$3 billion per year would allow 100 million children to live free of malnutrition
John Hoddinott is a Senior Research Fellow and Deputy Director of the Poverty Health and Nutrition Division at IFPRI.
In a few days’ time, high level representatives from governments, business, scientists, and civil society will meet in London to make ambitious commitments needed to tackle undernutrition. Why now? After all, photographs of hungry children seem to have been with us forever, and while these evoke sadness, they have never been enough to generate serious and sustained attention to this topic.
But this time, things really could be different. A growing body of evidence—amassed by nutritionists, neuroscientists and economists—is showing that undernutrition in the first few years of life has consequences that last a lifetime.
Undernutrition—the inadequate intake of nutrients from food often combined with repeated infections—has devastating effects on health, productivity, and mental function. More than 175 million pre-school aged children worldwide suffer from stunting, a direct consequence of chronic undernutrition. They will never fully catch up to their well-nourished peers. These children are growing up with spatial navigation, memory, and other neurological impairments and will grow up to be less productive workers, making a lower income. Those with a deficiency in specific nutrients, such as vitamin A, iodine, and iron can suffer from mental retardation, vulnerability to disease, and even death. But all of this is preventable. Research over the last ten years has shown that a bundle of interventions, including those addressing micronutrient deficiencies, dissemination of information on good nutrition practices to mothers, deworming, and, as needed, the provision of complementary foods and the management of acute malnutrition, can prevent undernutrition.
This costs money: $3 billion per year would allow 100 million children to live their lives free of malnutrition. Three billion dollars might still seem like a lot of money, but it’s a drop in the bucket—less than 5 percent of the $125 billion the world spends annually on development aid. But development spending is hard to grasp sometimes so here is another way of thinking about it. Every year, the average American spends about $350 each on fast food.
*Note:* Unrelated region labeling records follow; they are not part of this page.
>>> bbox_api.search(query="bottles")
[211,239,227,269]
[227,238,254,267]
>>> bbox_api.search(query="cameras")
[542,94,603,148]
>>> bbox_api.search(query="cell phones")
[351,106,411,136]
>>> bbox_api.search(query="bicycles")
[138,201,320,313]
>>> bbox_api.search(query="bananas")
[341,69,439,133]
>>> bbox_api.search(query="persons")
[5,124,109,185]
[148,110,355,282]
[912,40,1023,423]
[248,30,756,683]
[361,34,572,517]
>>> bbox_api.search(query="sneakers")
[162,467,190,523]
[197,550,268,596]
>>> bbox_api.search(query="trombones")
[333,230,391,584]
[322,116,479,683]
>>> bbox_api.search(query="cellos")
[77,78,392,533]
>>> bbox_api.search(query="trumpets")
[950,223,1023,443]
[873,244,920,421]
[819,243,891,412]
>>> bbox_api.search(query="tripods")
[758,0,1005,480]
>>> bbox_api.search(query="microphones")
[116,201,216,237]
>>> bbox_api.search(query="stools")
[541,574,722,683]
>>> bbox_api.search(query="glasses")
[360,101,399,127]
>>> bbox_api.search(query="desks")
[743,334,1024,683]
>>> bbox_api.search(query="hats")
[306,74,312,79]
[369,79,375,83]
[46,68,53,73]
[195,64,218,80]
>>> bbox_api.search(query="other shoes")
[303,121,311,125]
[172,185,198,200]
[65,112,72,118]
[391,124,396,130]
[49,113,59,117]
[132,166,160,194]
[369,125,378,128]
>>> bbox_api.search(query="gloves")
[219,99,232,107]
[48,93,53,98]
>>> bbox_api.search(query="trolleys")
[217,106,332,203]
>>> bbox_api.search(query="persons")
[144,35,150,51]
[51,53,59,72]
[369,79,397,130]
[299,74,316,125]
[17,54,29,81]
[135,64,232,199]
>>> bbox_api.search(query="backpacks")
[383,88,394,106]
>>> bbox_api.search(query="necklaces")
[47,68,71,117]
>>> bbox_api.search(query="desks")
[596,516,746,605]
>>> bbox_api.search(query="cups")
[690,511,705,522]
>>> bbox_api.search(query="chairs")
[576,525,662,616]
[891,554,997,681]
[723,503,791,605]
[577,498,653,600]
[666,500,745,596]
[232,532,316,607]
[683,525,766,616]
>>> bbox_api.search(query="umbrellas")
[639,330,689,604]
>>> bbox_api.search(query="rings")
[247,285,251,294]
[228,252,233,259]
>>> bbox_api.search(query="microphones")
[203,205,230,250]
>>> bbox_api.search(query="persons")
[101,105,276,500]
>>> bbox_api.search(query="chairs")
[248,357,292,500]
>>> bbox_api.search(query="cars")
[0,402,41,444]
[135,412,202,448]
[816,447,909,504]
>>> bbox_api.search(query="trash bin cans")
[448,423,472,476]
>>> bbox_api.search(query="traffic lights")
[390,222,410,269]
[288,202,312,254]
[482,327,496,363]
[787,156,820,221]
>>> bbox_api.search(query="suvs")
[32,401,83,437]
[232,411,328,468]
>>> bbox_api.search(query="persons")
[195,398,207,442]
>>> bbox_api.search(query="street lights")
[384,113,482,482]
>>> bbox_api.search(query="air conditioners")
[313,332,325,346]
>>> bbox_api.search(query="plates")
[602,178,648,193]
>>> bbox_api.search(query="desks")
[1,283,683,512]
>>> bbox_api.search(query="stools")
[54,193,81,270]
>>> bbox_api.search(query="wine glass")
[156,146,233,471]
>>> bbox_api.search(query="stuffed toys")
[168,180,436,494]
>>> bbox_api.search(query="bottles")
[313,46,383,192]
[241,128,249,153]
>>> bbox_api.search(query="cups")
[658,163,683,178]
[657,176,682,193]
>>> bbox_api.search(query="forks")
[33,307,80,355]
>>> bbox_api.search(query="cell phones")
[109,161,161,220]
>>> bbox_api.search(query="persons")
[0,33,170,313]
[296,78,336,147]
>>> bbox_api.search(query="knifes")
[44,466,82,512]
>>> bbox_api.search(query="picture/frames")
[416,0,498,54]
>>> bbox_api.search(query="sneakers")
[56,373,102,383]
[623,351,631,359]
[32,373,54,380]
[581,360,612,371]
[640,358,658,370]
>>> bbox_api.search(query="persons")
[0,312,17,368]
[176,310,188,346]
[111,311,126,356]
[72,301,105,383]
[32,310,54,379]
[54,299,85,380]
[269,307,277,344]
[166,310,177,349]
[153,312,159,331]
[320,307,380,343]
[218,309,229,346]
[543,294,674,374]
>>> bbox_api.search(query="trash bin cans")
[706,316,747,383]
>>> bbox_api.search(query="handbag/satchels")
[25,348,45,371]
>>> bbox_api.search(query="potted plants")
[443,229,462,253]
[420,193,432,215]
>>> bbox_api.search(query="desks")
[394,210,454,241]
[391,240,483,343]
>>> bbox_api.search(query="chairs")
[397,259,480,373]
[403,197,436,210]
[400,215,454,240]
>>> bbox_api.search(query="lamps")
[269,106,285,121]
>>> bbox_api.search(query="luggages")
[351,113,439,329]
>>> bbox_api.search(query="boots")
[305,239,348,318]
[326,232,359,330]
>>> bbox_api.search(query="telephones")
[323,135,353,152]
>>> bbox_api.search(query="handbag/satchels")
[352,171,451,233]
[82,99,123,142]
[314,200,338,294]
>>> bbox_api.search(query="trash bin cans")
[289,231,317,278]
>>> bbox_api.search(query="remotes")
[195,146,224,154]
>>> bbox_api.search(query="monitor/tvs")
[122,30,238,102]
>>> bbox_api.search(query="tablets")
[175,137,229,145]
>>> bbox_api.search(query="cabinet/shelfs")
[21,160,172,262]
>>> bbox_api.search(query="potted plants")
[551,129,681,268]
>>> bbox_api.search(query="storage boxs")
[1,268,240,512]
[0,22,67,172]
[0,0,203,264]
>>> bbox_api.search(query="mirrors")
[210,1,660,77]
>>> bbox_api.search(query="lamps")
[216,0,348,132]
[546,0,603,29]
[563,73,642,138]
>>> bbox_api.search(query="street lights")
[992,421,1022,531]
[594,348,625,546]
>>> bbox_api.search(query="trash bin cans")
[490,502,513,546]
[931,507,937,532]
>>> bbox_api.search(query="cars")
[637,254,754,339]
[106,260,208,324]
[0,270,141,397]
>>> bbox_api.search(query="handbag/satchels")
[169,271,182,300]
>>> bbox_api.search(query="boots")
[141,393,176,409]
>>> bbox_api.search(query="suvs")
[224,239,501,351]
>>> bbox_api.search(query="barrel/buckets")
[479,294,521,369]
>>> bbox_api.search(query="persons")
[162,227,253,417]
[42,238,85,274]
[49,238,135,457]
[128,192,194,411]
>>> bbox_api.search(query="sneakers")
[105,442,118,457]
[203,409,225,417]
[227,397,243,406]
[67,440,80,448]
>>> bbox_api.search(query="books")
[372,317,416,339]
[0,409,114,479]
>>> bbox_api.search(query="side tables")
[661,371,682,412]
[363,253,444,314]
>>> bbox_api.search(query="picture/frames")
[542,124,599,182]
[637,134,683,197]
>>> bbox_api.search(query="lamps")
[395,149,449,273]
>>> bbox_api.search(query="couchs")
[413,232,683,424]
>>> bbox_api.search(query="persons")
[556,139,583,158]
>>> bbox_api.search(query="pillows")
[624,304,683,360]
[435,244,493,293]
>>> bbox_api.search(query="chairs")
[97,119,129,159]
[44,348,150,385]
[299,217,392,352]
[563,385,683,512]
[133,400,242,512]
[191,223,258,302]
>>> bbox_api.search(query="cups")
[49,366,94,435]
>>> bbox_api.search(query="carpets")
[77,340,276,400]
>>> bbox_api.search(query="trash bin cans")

But if everyone gave up a mere 3 percent of this—$10 or about three Big Macs a year—there would be more than enough money to meet this cost.
But cost is only part of the issue. Economists like me look at both the costs and benefits of actions. In a paper prepared for the 2012 Copenhagen Consensus—work that built on earlier efforts by economists such as Jere Behrman, Susan Horton, and my IFPRI colleague Harold Alderman—my colleagues Mark Rosegrant, Maximo Torero, and I found that the benefit-cost ratios of investing in proven nutrition interventions are large. When we presented this to a panel that included four Nobel economics laureates, the panel concluded that in economic terms, fighting undernutrition was the single most important investment the world could make—a recommendation that was included in the United Nation’s post-2015 development agenda. Of course, as we learn more about these interventions, these numbers will change – but what will remain true is that investments in reducing undernutrition can leverage great impacts.
Eliminating undernutrition has always been an intrinsically valuable goal. But we now know that its good economics. Let’s hope that all those meeting in London see it the same way.